Henry Kissinger est, de son propre aveu, un grand fan des Jeux Olympiques, ayant connu quelque 48 éditions et même assisté à certaines d'entre elles avec ses enfants et petits-enfants. Il a réaffirmé sa conviction selon laquelle le pouvoir du sport peut œuvrer à la réconciliation des nations. C'est aussi un élément fondamental de l'éthique de l'Olympisme. Avec cette vision commune, combien de fois l'avez-vous revu au cours des années qui se sont écoulées depuis votre première rencontre ?
Même si M. Kissinger est devenu membre d’honneur du CIO en 2000, ce n'est qu'occasionnellement que nous nous sommes rencontrés après avoir fait connaissance dans le cadre de la commission “CIO 2000”. C'est un grand amateur de sport et nos chemins se croisent encore parfois lorsque nous assistons tous les deux à un événement sportif lors duquel nous échangeons amicalement. Nous avons repris contact après mon élection en tant que président du CIO en 2013. Confronté à une myriade de défis politiques peu après mon entrée en fonction, je l'ai approché et lui ai demandé s'il était disposé à honorer le CIO et moi-même de ses précieux conseils, comme il l'avait fait par l'intermédiaire de la commission “CIO 2000”. Et là encore, il a immédiatement accepté. Depuis, nous échangeons plus ou moins régulièrement. Même pendant la pandémie, nous avons poursuivi nos échanges par le biais d'appels vidéo. Chaque fois que je me rends à New York, je me fais un devoir de le rencontrer en personne.
Peu de personnes ont été comme lui les témoins directs de l’histoire en train de s’écrire. Avec une telle expérience des événements mondiaux, M. Kissinger doit avoir beaucoup de sagesse à transmettre. Vous a-t-il fait part de ses conseils ? Si oui, quel type de conseils vous a-t-il donnés ?
Le génie de Henry Kissinger réside dans le fait qu'il peut placer toutes les questions que vous lui soumettez dans une perspective mondiale sans perdre de vue le contexte national. C'est pourquoi ses conseils me sont si précieux. Car, en tant qu'organisation mondiale, c'est exactement la perspective que le CIO doit adopter. Nous devons examiner les questions relatives au sport d'un point de vue mondial, tout en gardant à l'esprit que tout le monde ne partage pas ce point de vue, mais que chaque partie prenante a ses propres intérêts. Avec son esprit brillant, Henry Kissinger analyse chaque situation, prend en compte les facteurs actuels et les projette dans l'avenir en s'appuyant sur la profonde compréhension qu'il a du contexte historique plus large.

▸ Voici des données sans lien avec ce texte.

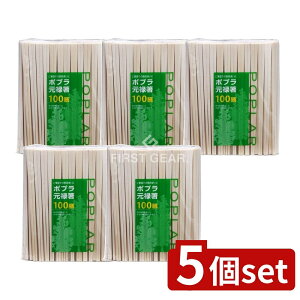 y5Zbgz aY |v\  [Pie/100{] | |v aY  \    aY ؐla 莝 yʔ pʎ Lb`pi H aOb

Parmi les conseils avisés qu’il vous a donnés au fil des années, depuis que vous le connaissez, y a-t-il un conseil qui se démarque vraiment ?
Son approche globale consiste à toujours considérer chaque question en partant de la fin. Cela signifie que vous devez toujours prendre en considération les incidences à long terme que peuvent avoir vos décisions sur toutes les personnes concernées. Ne prenez jamais une décision aujourd'hui dans la seule perspective de faire la une des médias. Essayez toujours de vous mettre à la place de l’autre partie et d'anticiper ses réactions. D'ailleurs, pour moi qui suis escrimeur, cette façon de penser est assez familière.
Si vous deviez partager une idée personnelle à propos de M. Kissinger, quelle serait-elle ?
Tout le monde connaît l'esprit particulièrement vif et analytique de Henry Kissinger. Ce qui est sans doute moins connu, c'est sa personnalité chaleureuse et charmante. Il vous impressionne par son génie, tout en vous mettant à l'aise. C'est une personne très empathique et dotée d'un excellent sens de l'humour.